Then she caught my hands. "Oh, how glad I am that you have come at last! How I bless you and your country!"
She bought our tickets to Paris for us and saw us safely on the train, putting us wise to the ropes. Nothing was too much trouble for her to do for us. I tell you we never forgot it. Even after the train pulled out of the station we could see her standing a little apart from the rest, waving her lace handkerchief to us until we rounded a curve and lost her from sight.
Now that we were started on our journey we felt great and I began to tune up. I can sing a little, my mates say, so I let out a few songs that made us think of home. While I was giving them "'Way Down upon the Suwanee River" the door of the compartment opened and a big chap in a British uniform stood there grinning.
"Don't stop, boys," he said. "It sounds bully!"
It was Paul Rainey, the great hunter. Say, we certainly were glad to meet him, not only because he spoke our language, but because we knew from hearsay that he wasn't afraid of man or beast, and that's the kind of a fellow you like to know. He stayed with us the rest of the journey, and as he was to be in Paris a day on his way to Belgium, he took us with him to the American Ambulance Quarters, where he was stationed.
We arrived there in the evening.
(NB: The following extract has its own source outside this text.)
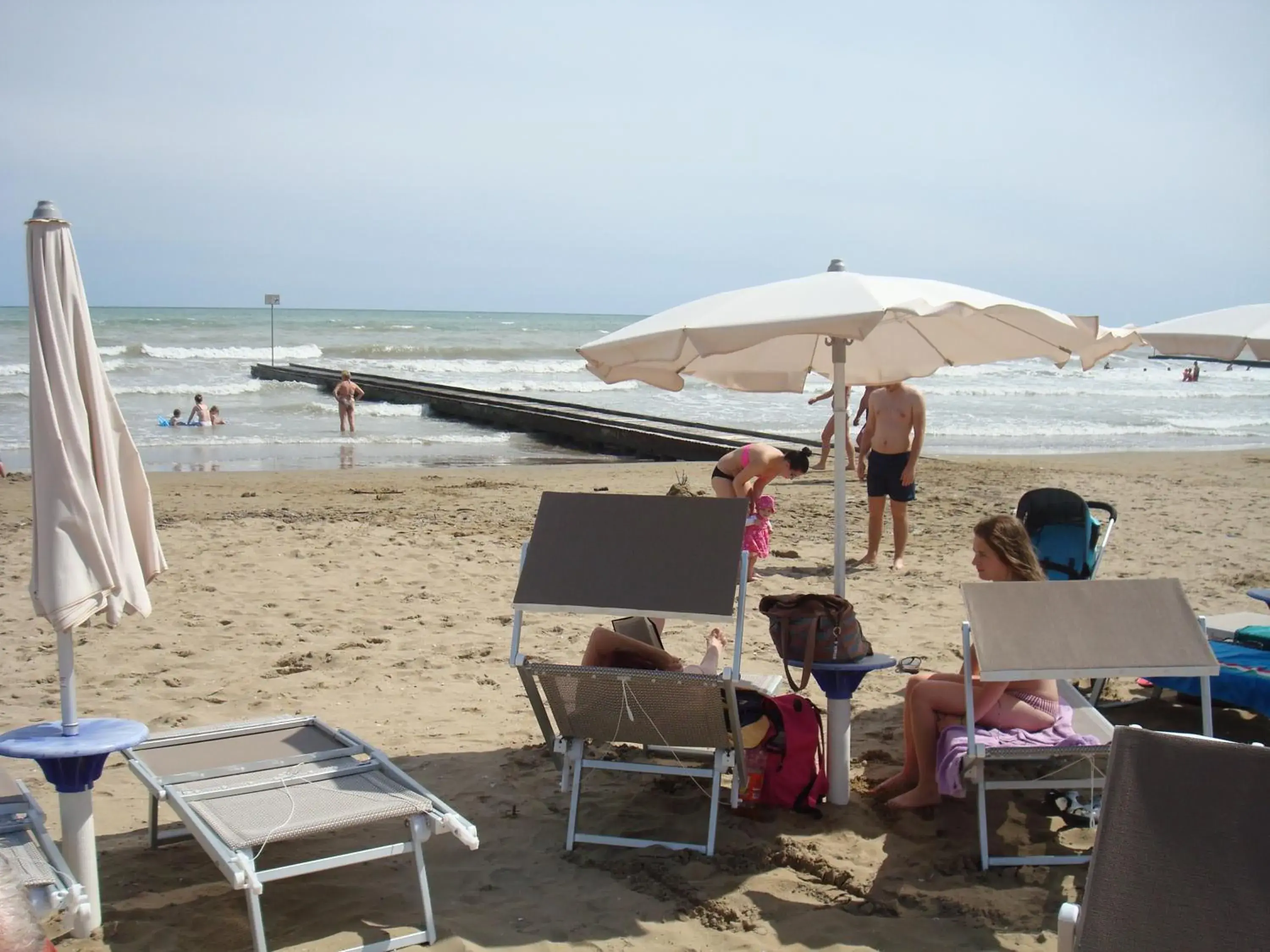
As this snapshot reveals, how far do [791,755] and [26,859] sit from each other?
239 cm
Next day he had to go on, so we found ourselves wandering around the Place de la Concorde and the Place Vendôme and the Champs Elysées without compass or rudder.
It was a pretty city, but all of a sudden I felt awfully blue. Everywhere you turned somebody hollered something at you in a language you couldn't make head or tail of—even the hack drivers and little kids in the street talked French.
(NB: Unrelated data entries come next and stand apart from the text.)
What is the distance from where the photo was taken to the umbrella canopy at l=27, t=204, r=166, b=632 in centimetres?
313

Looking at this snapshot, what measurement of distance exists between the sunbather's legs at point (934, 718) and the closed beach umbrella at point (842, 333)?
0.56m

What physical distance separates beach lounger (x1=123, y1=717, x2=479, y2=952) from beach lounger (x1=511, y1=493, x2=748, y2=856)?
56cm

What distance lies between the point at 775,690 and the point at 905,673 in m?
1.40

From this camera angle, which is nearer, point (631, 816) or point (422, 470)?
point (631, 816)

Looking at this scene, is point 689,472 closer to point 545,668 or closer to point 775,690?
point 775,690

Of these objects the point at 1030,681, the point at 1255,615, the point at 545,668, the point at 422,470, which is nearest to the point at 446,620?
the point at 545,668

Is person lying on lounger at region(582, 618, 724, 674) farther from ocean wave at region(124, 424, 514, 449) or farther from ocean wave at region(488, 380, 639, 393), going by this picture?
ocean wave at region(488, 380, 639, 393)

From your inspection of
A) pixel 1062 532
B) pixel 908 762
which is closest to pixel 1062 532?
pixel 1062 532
I took a room at the Continental, and say, they almost robbed the shirt off me. Next morning I was wishing so hard for home you could almost hear me coming down the street. I found the American Express office and lingered there listening to people speaking English. I wondered where the gay part of "Paree" came in. It looked busy and prosperous and warlike to me—but gay? Nothing doing.
Just then someone spoke in my mother tongue and I whirled to see a French army officer at my elbow.